C’est un projet existentiel : retrouver un cœur qui voit, qui entend, qui ressent, qui aspire à Dieu. Et cela ne s’accomplit pas en solitaire.
Le Prophète, paix et salut sur lui, a dit : « L’individu est de l’intensité de foi de son ami intime (عَلَى دِينِ خَلِيلِهِ). [1]. Que chacun de vous regarde donc qui il prend pour compagnon. » [2]
L’imam Mâlik disait :« La foi est une lumière que Dieu dépose dans le cœur. Elle augmente par l’obéissance et diminue par la désobéissance. »
Mais cette lumière, Dieu a voulu qu’elle circule, qu’elle se transmette de cœur en cœur, dans les assises de foi (majâlis al-īmān), dans les cercles de fraternité sincère, dans la présence d’hommes et de femmes qui rappellent Dieu rien que par leur attitude, leur silence, leur regard.
Dans notre époque, pourtant, l’islam est vécu au singulier.
On regarde des vidéos seul. On lit seul. On prie seul. On chemine seul.
Même les prêches sont adressés à une foule d’individus sans liens.
Et même lorsqu’un projet collectif est lancé, il est souvent structuré autour d’objectifs visibles : défendre un droit, occuper un local, organiser une action. Mais l’épanouissement intérieur de l’individu y est souvent ignoré ou marginalisé.
On ne lui demande pas s’il avance dans sa foi.
On ne lui demande pas où il en est avec l’apprentissage du Coran.
On ne veille pas sur son cœur.
On ne lui offre pas d’espace pour apprendre à aimer Dieu, pour purifier son intention, pour goûter à la paix dans l’évocation de Dieu (dhikr).
Ceux qui s’impliquent se retrouvent épuisés, utilisés, oubliés.
On leur parle d’assiduité, de présence, d’utilité… mais jamais de leur relation avec Dieu.
Mais ici, dans cette sourate, Dieu rétablit le bon ordre.
Il dit : le salut, c’est le pluriel de la foi.
Un pluriel qui ne flatte pas les egos, mais qui les cadre.
Un groupe dont le cœur du projet est l’élévation des cœurs vers Dieu.
Un groupe qui ne met pas l’action au centre, mais une action fruit de la foi, et une foi nourrie par l’action.
Et c’est la cohérence parfaite avec l’exemple prophétique.

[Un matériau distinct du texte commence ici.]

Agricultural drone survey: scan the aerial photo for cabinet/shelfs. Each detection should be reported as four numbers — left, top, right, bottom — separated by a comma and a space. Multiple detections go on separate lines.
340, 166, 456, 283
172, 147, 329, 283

En pleine marche pour faire face à un ennemi hostile, il s’arrête avec ses compagnons et leur dit : « Les hors pair ont pris les devants. » Ils demandèrent : « Qui sont les hors pair, ô Messager de Dieu ? » Il répondit : « Ceux et celles qui évoquent Dieu abondamment. » [3]
Ce hadith est central : il replace l’évocation de Dieu au sommet du mérite, au cœur du mouvement, au centre de la fraternité.
Ceux qui prennent les devants sont ceux qui qui portent Dieu dans leur cœur, et le rappellent aux autres tout en étant dans l’action.
Et ce type de compagnie, c’est ce que nous devons rechercher.
Pas moins que ça.
Acquérir la foi, selon la sourate Al-‘Asr, est donc un engagement. Un chemin. Un effort.
Un projet de reconstruction du cœur, en lien avec d’autres cœurs.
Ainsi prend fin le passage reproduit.